Piemonte in tavola: da Vola a Piemontebon

Sta prendendo forma una nuova collaborazione tra Slow Food Verbano e Cusio e Piemontebon, realtà verbanese che negli ultimi anni si è distinta per una scelta tanto semplice quanto impegnativa: costruire la propria proposta gastronomica partendo esclusivamente dal Piemonte. Entrando da Piemontebon non si trova soltanto una bottega. Si incontra un progetto che mette al centro piccoli produttori, vini, birre artigianali, formaggi, salumi e specialità selezionate direttamente sul territorio. Un lavoro di ricerca che richiama un’idea di gastronomia rara (e per certi aspetti pretenziosa): quella che considera il cibo non come una somma di ingredienti eccellenti, ma come il racconto di una comunità o, come nel caso del Piemonte, di una geografia.

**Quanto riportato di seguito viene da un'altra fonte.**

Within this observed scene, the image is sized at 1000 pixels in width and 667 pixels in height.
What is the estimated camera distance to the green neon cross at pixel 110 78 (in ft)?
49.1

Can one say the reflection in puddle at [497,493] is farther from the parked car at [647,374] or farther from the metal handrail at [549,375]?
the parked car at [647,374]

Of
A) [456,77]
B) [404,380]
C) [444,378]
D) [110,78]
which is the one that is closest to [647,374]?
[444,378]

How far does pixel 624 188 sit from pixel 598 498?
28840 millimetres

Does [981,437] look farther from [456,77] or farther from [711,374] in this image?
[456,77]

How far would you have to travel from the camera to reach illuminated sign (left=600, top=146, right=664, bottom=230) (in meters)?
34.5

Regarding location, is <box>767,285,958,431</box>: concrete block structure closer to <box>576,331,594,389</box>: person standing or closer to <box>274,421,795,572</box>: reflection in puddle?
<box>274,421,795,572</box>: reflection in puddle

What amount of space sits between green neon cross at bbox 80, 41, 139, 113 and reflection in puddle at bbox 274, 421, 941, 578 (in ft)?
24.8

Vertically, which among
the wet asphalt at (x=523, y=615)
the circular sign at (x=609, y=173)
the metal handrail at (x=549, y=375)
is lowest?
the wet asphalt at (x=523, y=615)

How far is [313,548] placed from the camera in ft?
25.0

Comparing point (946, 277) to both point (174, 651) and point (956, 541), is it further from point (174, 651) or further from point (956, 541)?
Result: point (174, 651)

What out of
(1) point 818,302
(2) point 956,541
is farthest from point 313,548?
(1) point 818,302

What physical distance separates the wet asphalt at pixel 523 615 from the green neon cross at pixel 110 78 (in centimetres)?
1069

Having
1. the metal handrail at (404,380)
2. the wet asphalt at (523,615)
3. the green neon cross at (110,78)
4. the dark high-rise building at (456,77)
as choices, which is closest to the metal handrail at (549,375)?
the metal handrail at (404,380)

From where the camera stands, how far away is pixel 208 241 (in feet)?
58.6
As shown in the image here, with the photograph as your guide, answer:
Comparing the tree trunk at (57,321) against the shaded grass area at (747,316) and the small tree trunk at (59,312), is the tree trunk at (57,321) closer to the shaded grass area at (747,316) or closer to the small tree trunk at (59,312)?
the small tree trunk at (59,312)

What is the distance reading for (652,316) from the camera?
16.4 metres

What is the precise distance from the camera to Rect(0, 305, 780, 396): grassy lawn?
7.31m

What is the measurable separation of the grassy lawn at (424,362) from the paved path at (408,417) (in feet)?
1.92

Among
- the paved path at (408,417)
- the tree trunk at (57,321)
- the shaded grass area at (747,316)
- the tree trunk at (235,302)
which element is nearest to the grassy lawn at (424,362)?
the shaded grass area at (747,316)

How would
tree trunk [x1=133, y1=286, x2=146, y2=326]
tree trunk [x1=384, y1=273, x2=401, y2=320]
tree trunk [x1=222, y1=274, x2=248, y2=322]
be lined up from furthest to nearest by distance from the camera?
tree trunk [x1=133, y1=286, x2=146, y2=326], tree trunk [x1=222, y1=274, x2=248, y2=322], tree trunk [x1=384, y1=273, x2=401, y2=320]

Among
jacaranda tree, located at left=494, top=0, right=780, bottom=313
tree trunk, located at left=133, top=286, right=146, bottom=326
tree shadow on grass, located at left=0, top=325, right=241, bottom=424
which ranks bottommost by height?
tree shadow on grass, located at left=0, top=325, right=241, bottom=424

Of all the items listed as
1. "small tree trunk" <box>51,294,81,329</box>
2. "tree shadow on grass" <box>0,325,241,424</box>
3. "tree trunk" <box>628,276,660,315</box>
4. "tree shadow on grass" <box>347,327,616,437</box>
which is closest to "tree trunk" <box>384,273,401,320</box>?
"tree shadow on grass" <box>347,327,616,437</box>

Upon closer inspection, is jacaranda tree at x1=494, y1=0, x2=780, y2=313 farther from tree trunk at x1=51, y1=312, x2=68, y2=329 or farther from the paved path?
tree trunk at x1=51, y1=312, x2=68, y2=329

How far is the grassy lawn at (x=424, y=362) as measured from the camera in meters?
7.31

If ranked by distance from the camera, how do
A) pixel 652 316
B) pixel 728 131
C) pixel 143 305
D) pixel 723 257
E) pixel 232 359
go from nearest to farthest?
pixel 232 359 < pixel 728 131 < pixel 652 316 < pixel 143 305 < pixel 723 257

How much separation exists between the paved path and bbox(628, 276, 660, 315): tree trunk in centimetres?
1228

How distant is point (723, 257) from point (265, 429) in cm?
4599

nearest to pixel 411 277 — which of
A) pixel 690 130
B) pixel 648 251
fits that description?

Per chi come me ha seguito negli anni l’evoluzione della pizza contemporanea piemontese, questo approccio richiama inevitabilmente il percorso di Stefano Vola. Molto prima che il tema della territorialità diventasse una tendenza concepibile (poi realizzarla è un’altra cosa), Vola aveva costruito la propria offerta attorno a una scelta netta: utilizzare solo ingredienti piemontesi e, cosa assai più difficile, raccontare il Piemonte attraverso la pizza. Prima nella bottega di Santo Stefano Belbo, poi nel progetto Vola Bontà per Tutti a Castino, nelle Langhe. Formaggi d’alpeggio, Fassona, nocciole, verdure stagionali, salumi locali e prodotti delle colline di Langa non erano semplici ingredienti, ma i protagonisti di una visione culturale. Una visione che ha contribuito a far conoscere il lavoro di Vola ben oltre i confini regionali. La chiusura di Vola Bontà per Tutti nel 2023 ha segnato la fine di una stagione importante della gastronomia piemontese. Lo stesso pizzaiolo spiegò come la crescente difficoltà nel reperire personale avesse reso impossibile proseguire il progetto nonostante il favore del pubblico.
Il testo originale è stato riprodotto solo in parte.